MATERIAL SHOWN =
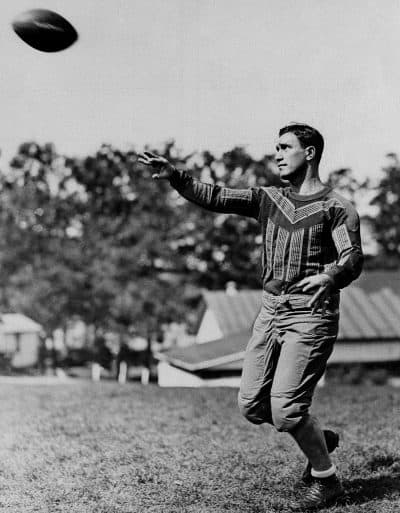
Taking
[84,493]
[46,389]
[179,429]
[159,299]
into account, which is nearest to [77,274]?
[159,299]

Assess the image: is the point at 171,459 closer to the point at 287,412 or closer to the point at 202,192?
the point at 287,412

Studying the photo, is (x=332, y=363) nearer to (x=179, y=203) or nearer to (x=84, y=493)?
(x=179, y=203)

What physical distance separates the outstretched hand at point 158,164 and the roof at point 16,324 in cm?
3731

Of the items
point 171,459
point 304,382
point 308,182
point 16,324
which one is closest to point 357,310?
point 16,324

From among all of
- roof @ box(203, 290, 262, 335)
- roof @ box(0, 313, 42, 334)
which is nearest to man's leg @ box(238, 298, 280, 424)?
roof @ box(203, 290, 262, 335)

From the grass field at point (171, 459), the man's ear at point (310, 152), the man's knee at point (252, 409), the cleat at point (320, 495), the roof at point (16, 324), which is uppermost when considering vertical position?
the man's ear at point (310, 152)

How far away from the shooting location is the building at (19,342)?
4259 centimetres

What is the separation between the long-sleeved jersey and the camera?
4.13 meters

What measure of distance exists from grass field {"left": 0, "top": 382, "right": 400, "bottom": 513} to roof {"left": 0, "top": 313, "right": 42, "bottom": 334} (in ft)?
107

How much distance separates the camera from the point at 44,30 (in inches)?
270

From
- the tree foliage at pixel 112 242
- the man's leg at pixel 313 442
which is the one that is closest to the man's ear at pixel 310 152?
the man's leg at pixel 313 442

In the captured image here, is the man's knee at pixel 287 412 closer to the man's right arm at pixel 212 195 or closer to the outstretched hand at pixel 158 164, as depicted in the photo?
the man's right arm at pixel 212 195

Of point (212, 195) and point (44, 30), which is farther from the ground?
point (44, 30)

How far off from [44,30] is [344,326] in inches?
920
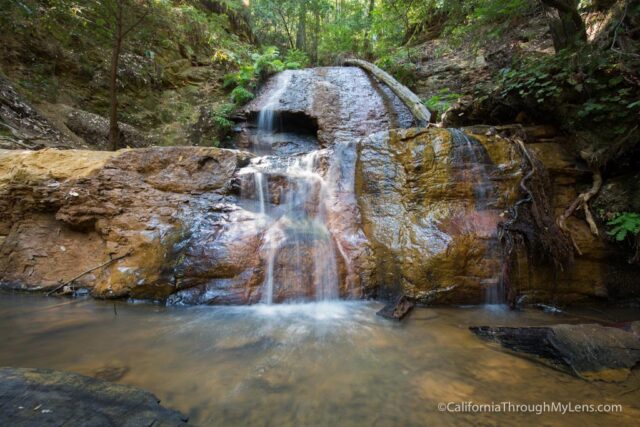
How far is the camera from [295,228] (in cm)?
452

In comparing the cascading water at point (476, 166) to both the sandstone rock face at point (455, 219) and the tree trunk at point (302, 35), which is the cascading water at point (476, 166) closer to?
the sandstone rock face at point (455, 219)

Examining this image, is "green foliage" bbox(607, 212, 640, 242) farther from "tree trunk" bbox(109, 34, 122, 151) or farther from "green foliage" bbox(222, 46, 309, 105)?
"green foliage" bbox(222, 46, 309, 105)

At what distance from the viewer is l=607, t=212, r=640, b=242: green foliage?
3.89m

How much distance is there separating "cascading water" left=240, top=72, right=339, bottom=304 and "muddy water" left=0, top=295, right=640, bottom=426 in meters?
0.43

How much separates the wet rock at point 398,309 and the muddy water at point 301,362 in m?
0.12

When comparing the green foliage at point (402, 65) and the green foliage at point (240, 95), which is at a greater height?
the green foliage at point (402, 65)

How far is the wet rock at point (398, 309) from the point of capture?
338 centimetres

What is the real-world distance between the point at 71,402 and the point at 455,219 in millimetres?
4244

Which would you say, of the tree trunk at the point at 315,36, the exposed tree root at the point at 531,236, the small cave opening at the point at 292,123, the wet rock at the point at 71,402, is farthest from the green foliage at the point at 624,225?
the tree trunk at the point at 315,36

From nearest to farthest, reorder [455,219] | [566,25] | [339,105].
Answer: [455,219] < [566,25] < [339,105]

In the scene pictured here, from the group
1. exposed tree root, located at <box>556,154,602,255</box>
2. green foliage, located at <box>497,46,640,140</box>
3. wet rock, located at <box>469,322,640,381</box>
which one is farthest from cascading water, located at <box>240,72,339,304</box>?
green foliage, located at <box>497,46,640,140</box>

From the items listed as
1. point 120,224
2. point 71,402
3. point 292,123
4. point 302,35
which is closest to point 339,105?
point 292,123

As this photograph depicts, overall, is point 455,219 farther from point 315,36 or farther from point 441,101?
point 315,36

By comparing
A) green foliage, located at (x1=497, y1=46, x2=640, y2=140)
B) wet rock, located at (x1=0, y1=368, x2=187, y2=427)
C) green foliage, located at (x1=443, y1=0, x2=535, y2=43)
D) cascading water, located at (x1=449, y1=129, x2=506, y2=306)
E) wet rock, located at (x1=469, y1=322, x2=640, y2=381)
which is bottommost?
wet rock, located at (x1=469, y1=322, x2=640, y2=381)
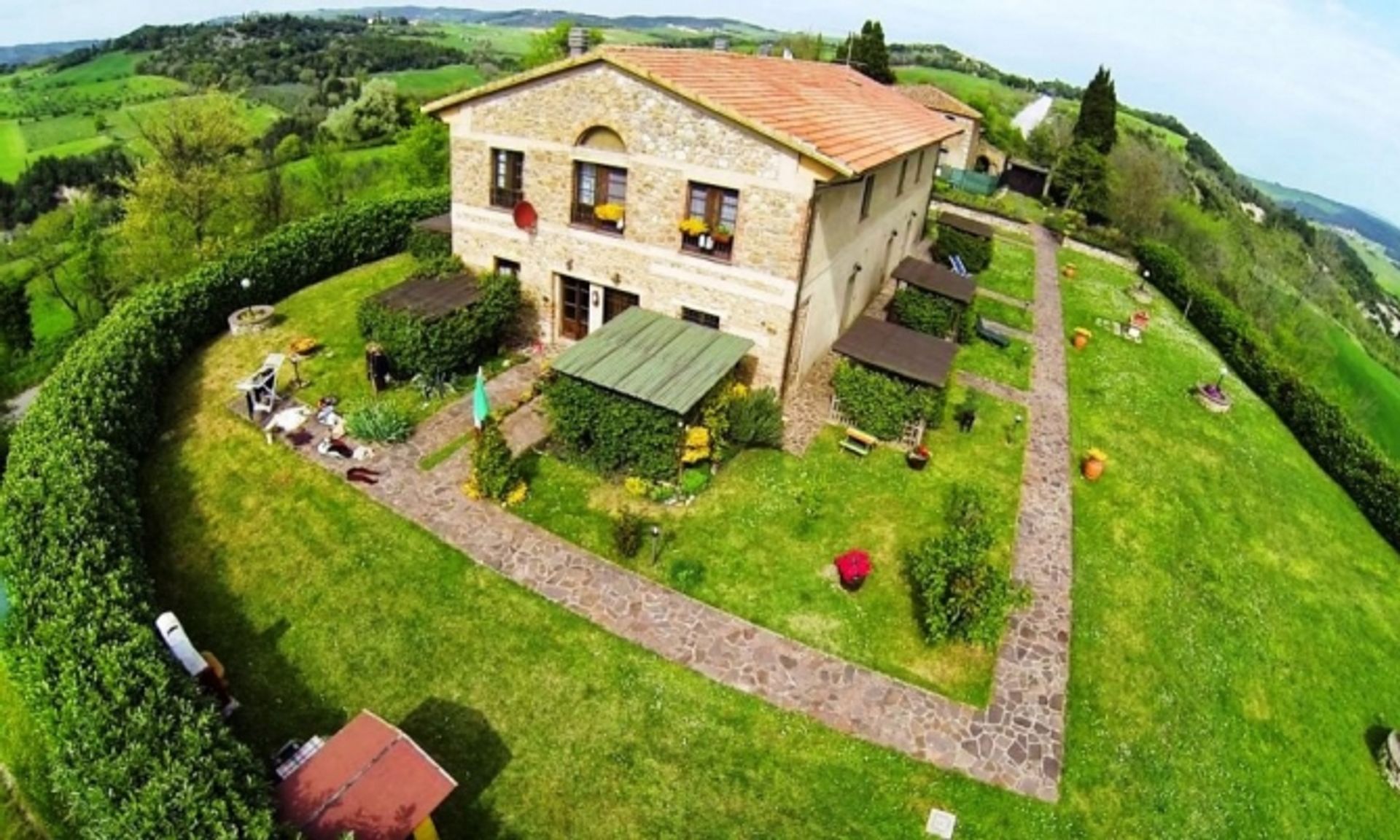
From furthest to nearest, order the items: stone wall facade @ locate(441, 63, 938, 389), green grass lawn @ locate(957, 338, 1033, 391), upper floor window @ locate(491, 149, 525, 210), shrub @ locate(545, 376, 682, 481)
A: green grass lawn @ locate(957, 338, 1033, 391) < upper floor window @ locate(491, 149, 525, 210) < stone wall facade @ locate(441, 63, 938, 389) < shrub @ locate(545, 376, 682, 481)

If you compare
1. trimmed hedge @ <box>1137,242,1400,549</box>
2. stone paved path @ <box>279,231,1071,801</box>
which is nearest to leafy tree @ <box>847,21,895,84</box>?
trimmed hedge @ <box>1137,242,1400,549</box>

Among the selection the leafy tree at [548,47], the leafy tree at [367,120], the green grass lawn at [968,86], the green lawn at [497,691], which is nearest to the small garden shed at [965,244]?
the green lawn at [497,691]

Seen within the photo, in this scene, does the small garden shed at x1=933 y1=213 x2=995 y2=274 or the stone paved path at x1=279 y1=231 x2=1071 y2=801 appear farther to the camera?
the small garden shed at x1=933 y1=213 x2=995 y2=274

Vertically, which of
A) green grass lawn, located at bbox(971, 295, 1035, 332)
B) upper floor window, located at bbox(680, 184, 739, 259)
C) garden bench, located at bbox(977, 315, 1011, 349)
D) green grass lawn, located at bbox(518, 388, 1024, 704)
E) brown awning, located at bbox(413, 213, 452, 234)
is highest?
upper floor window, located at bbox(680, 184, 739, 259)

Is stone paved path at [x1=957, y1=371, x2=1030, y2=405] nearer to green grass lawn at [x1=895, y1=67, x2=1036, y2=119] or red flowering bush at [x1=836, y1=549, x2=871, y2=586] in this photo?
red flowering bush at [x1=836, y1=549, x2=871, y2=586]

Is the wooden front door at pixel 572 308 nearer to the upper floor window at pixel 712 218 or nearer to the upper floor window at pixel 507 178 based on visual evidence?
the upper floor window at pixel 507 178

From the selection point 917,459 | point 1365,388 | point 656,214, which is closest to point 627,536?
point 917,459

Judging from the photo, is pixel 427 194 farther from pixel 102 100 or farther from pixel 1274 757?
pixel 102 100

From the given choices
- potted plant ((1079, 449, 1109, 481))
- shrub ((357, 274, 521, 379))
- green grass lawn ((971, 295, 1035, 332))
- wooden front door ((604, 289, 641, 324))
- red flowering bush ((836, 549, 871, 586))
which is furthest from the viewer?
green grass lawn ((971, 295, 1035, 332))
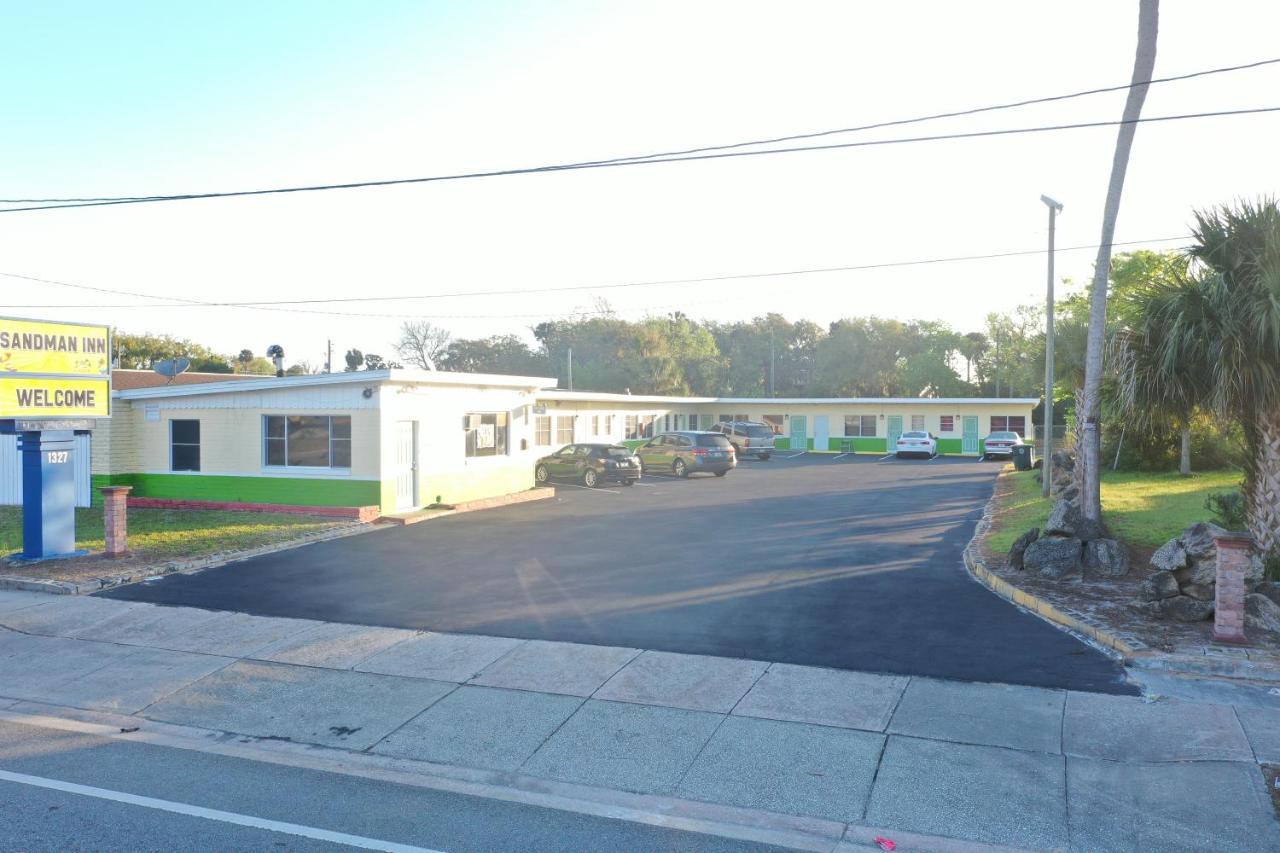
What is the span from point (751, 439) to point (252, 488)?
88.7ft

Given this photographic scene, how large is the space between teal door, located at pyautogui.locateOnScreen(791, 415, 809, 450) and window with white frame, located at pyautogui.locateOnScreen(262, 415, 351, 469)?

AIM OF THE EXERCISE =
Locate each line in the listing above that contains the word "sandstone", and copy those lines out in full.

FINISHED EXERCISE =
In comparing the cascading water at point (476, 166) to both the sandstone rock face at point (455, 219) and the tree trunk at point (302, 35), which is the cascading water at point (476, 166) closer to?
the sandstone rock face at point (455, 219)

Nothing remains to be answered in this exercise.